近隣者からの申し出は、現状では受け入れるべきではありません。まず、書面による返還請求を行い、具体的な条件(更地での返還、撤去費用負担など)を提示して交渉すべきです。
交渉が不調に終わった場合は、裁判による解決も視野に入れる必要があります。裁判では、借地契約の内容や土地の現状、近隣者の事情などを証拠に基づいて主張する必要があります。
今回のケースには、民法(契約に関する規定)と借地借家法(借地借家契約に関する特別な規定)が関係します。借地借家法は、借地借家関係における当事者間の権利義務を規定しており、今回のケースでも、土地の返還請求や建物の撤去に関する権利義務が規定されています。
「旧借地権が60年」という記述がありますが、これは旧借地借家法に基づく借地権で、現在の借地借家法とは異なります。旧借地権であっても、借地契約が終了すれば、土地は所有者に戻ります。また、時効は、権利を行使しない期間が一定期間を超えた場合に権利が消滅する制度ですが、土地の返還請求権は、容易に時効が成立するものではありません。

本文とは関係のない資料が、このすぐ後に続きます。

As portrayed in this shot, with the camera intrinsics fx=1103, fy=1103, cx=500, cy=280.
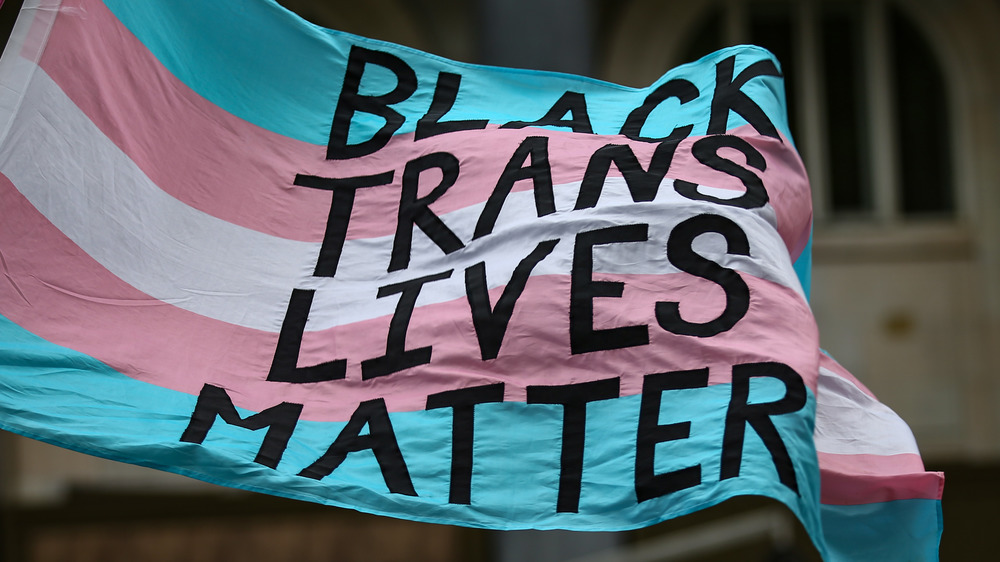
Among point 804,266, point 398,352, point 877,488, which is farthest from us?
point 804,266

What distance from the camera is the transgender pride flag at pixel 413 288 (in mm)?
3352

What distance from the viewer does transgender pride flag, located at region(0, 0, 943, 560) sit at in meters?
3.35

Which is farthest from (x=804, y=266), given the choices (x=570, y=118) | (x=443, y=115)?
(x=443, y=115)

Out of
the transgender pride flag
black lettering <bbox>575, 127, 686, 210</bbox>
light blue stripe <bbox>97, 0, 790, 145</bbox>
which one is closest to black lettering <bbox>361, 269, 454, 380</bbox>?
the transgender pride flag

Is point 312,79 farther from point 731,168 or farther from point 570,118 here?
point 731,168

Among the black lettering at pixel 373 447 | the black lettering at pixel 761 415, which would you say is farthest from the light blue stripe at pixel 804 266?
the black lettering at pixel 373 447

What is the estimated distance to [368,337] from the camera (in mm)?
3746

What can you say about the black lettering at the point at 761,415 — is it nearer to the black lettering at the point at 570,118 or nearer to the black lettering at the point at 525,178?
the black lettering at the point at 525,178

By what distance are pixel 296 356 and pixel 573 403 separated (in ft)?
3.12

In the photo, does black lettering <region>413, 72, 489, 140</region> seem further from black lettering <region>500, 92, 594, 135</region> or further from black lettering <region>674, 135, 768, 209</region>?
black lettering <region>674, 135, 768, 209</region>

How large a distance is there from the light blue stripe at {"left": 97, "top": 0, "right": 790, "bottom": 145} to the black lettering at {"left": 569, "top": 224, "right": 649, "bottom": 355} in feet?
2.01

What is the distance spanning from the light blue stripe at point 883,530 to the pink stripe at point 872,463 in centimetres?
12

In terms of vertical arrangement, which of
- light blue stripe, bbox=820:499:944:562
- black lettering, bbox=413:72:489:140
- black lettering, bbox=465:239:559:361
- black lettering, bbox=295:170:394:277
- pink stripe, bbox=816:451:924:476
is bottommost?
light blue stripe, bbox=820:499:944:562

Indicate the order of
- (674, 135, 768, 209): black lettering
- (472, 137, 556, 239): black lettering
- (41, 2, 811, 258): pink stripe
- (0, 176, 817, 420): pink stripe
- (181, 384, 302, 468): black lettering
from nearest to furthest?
A: 1. (181, 384, 302, 468): black lettering
2. (0, 176, 817, 420): pink stripe
3. (41, 2, 811, 258): pink stripe
4. (674, 135, 768, 209): black lettering
5. (472, 137, 556, 239): black lettering
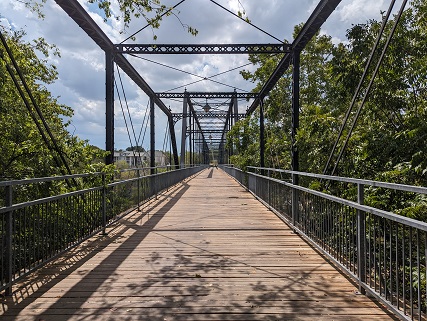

交渉を進める上で、証拠集めが非常に重要です。写真、証言、過去のやり取りの記録などを集め、弁護士などに相談して、法的根拠を明確にしておくべきです。
例えば、近隣者との交渉記録を詳細に記録し、必要であれば内容証明郵便で返還請求を行うことが考えられます。
交渉が難航したり、法的措置を検討する際には、弁護士や司法書士に相談することをお勧めします。専門家は、法律に基づいた適切なアドバイスを行い、紛争解決をサポートしてくれます。特に、裁判になった場合、専門家の知識と経験は不可欠です。
口約束の借地契約は、証拠がないため、トラブルになりやすいです。今回のケースでは、まずは冷静に近隣者と交渉し、書面による返還請求を行い、更地での返還を要求すべきです。交渉が不調に終わった場合は、弁護士などの専門家に相談し、法的措置を検討することをお勧めします。 証拠集めを徹底し、冷静かつ適切な対応によって、ご自身の権利を守ることが重要です。